Yes, but where does the fault end? Much of this season of AHS has been about showing how pain and evil are passed down through time, through generations and institutions; all the malign forces channeled into Briarcliff are eventually packed into the agonized frame of Bloody Face Jr. That doesn’t excuse individuals: in the end, it’s just you holding the gun, and you still have to decide whether to pull the trigger or not. But for a series that might seem all style over substance, AHS shows genuine sympathy for all its monsters.
That extends to Sister Jude, who got the most empathetic and oddly happy ending of AHS’s finale. Having first been Briarcliff’s torturer, then its prisoner, she ends up being the one character who manages, if only for a few final months, to break the patterns that made her cruel, then made her insane. Her epilogue, in which she becomes surrogate grandmother to Kit’s children, might seem corny if it weren’t so well-earned, and her last kiss from the Angel of Death was darkly beautiful. (Between that scene and the ’70s-news-video recreations, this was a striking-looking finale all around.)

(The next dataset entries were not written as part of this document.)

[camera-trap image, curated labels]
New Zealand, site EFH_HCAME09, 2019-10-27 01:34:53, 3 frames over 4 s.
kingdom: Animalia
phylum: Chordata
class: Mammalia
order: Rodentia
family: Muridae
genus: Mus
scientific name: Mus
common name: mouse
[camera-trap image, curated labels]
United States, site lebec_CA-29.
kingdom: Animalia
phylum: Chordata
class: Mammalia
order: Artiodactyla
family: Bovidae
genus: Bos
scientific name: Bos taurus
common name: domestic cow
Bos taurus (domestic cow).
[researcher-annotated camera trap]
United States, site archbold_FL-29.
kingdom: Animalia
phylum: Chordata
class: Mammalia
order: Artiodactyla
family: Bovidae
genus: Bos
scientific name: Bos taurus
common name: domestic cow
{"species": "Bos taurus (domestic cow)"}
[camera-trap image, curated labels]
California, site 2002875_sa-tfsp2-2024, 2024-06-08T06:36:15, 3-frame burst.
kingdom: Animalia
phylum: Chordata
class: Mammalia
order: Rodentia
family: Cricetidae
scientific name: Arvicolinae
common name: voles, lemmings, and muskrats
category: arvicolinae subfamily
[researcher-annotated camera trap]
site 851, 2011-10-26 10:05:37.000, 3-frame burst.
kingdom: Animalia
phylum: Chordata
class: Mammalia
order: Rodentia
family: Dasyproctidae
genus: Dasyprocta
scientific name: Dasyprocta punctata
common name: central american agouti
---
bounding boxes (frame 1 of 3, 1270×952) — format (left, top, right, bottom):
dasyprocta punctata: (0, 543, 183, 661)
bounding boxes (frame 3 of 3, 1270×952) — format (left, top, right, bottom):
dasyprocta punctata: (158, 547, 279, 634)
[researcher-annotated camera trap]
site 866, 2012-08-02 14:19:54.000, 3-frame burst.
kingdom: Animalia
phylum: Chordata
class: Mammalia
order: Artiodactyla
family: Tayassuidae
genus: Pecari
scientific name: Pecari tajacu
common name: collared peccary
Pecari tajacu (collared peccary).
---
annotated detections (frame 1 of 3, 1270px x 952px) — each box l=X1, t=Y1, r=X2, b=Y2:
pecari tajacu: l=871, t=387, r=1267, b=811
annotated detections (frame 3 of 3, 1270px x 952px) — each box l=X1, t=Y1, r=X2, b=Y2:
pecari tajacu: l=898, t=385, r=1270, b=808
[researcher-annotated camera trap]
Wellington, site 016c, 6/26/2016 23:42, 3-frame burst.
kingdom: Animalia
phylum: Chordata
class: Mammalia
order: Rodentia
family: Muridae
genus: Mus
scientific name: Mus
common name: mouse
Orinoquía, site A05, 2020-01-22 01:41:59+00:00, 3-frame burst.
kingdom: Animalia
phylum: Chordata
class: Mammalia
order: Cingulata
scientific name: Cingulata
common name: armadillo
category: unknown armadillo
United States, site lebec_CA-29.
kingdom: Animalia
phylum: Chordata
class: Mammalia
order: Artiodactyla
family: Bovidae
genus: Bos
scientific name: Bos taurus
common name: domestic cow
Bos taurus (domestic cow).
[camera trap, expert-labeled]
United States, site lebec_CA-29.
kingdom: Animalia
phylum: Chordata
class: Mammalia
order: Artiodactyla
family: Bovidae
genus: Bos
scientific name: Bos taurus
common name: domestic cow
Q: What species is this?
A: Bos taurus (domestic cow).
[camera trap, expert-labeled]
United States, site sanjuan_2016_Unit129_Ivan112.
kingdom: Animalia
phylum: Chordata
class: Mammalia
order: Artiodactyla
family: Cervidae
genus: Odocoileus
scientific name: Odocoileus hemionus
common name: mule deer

It would be easy to look at any individual episode or scene of AHS and see it as a cold, stylized thing, too flashy and crazy to sustain any emotion. But the sincerity and empathy of this season was hiding in plain sight all along, in scenes like the astonishing “Name Game” sequence: on the surface, it was just a crazy musical interlude, but in a season that was so much about brutalized people losing their identity, it was also deeply sad.
None of that means that AHS is becoming a conventional, sentimental drama–and I hope it never does. But it does show an emotional method to all that madness. Asylum delivered plenty of horror thrills, but it pulled its neatest trick at the end: having conditioned us to expect gushers of blood, it stabbed at us one last time, and drew tears.